◆ **EXCERPTED RECORDS**
----

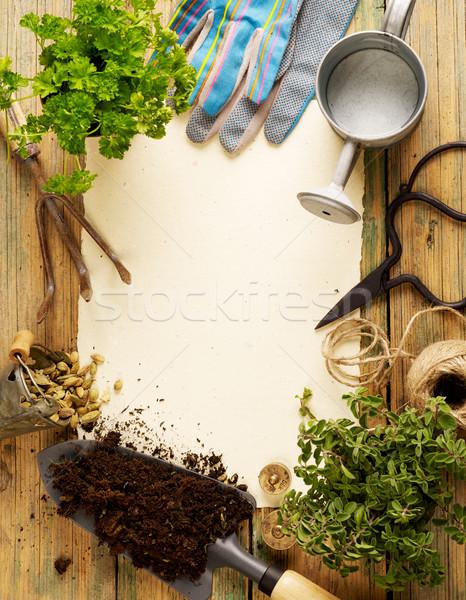 садоводства оборудование растений чистый лист бумаги цветок Сток-фото © goir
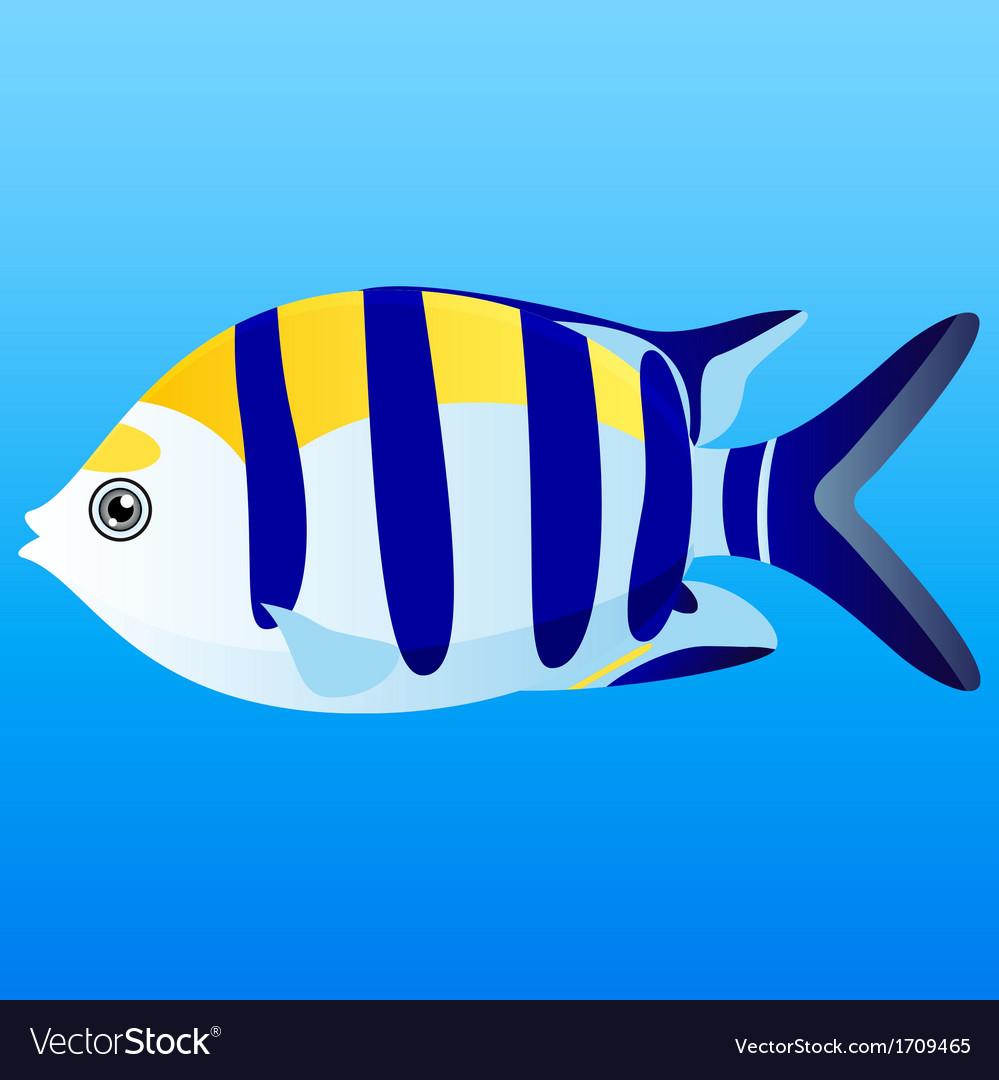 A of a yellow blue and white indo-pacific s vector | Price: 3 Credit (USD $3)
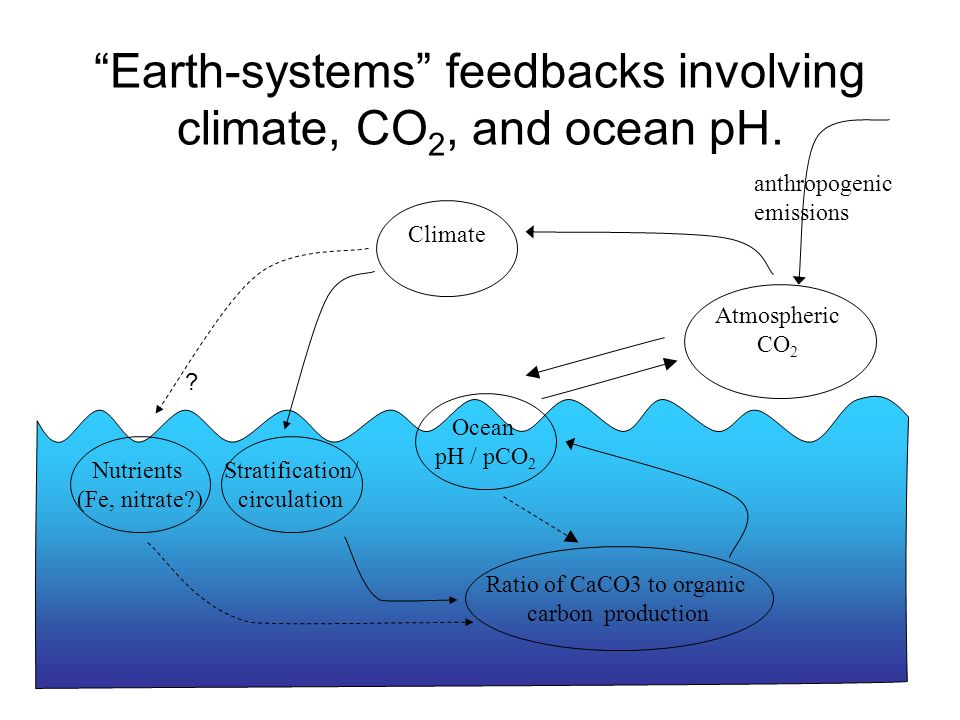 Earth-systems feedbacks involving climate, CO2, and ocean pH.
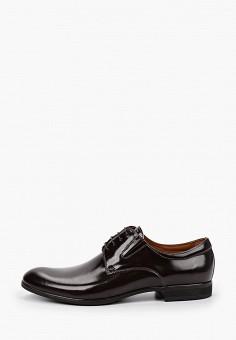 Туфли, Salamander, цвет: коричневый. Артикул: SA815AMHLYC9.
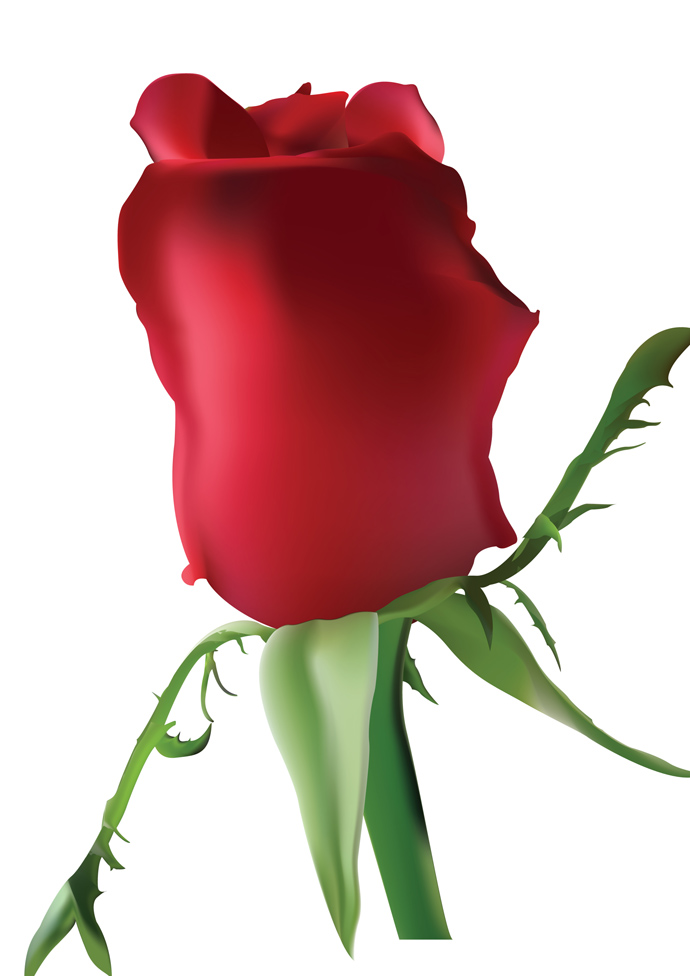 690x976 Rose Clipart One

----

◆ **REQUIRED WORK**
The pictures are to be omitted, and the rest of the listing is to be transcribed exactly.

◆ **RESPONSE BELOW**
 садоводства оборудование растений чистый лист бумаги цветок Сток-фото © goir
 A of a yellow blue and white indo-pacific s vector | Price: 3 Credit (USD $3)
 Earth-systems feedbacks involving climate, CO2, and ocean pH.
 Туфли, Salamander, цвет: коричневый. Артикул: SA815AMHLYC9.
 690x976 Rose Clipart One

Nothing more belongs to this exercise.